Do you know how hard it is to conceal the fact that you puked all over the bed that someone is sleeping in?
I think I might have accidentally had a threesome last night with two good friends. See, this is what happens when you leave me.
The only downside so far to having a guy roommate is that when he's doing a walmart run, I just can't bring myself to ask him to pick up a pregnancy test for me. I feel like that's just too much too soon.
The poor thing was so drunk they wheeled his motorcycle into the bar. I just dropped him off to pick it up. The best walk of shame ever.
I'm riding shot gun after Shawn took a dump in a happy meal box because we were making record time.
How was the party last night?
There's a mountain bike in the middle of our apartment. No one will claim it.
The party got busted because you two got caught having sex on the neighbors trampoline, come on man.

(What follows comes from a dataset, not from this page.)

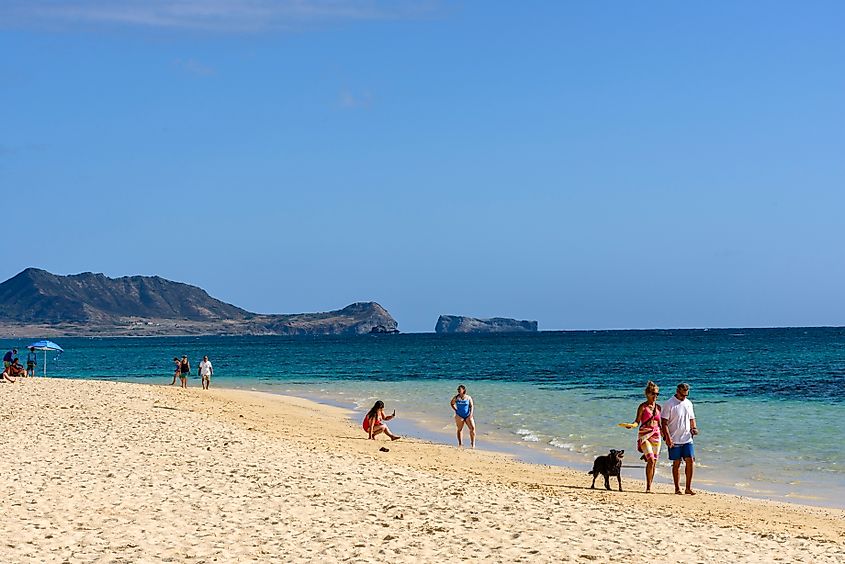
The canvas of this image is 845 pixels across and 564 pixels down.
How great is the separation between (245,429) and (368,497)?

I woke up this morning to my house being turned into a bad European dance club at 8:30am. Do you know what "UNS UNS UNS" sounds like at 8:30am? Murder. It sounds like murder.
Well, somebody (me) put on reindeer antlers, crawled around on the floor, and meowed at people... So yeah, I'd say it was "one of those nights"

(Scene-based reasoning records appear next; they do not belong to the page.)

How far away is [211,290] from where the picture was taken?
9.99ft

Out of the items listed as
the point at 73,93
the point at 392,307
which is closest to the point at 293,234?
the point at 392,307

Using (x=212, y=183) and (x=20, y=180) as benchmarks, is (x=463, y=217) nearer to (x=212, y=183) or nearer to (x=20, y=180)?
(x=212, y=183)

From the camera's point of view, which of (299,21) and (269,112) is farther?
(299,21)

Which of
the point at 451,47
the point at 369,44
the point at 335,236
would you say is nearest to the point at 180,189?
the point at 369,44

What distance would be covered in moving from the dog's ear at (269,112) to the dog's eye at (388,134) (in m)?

i love it when bitches who pick on you in high school get fat. thank you facebook you have made my day.
And some neighbor just saw me naked and hunched over a bag of potato chips stuffing my face. Maybe clothes aren't a bad idea.
Excuse me while I take my birth control pill for today to prevent getting pregnant from hearing about your sex life
mate iv just woke up in the garden. either help me inside or bring out my vodka
You were cussing me out in sign language, and slurring your signs.
That's some kind of record drunk there...
Jenna is yelling bc of the condom wrappers and cum stains. This is the 3rd and last time you have sex in my roommates bed.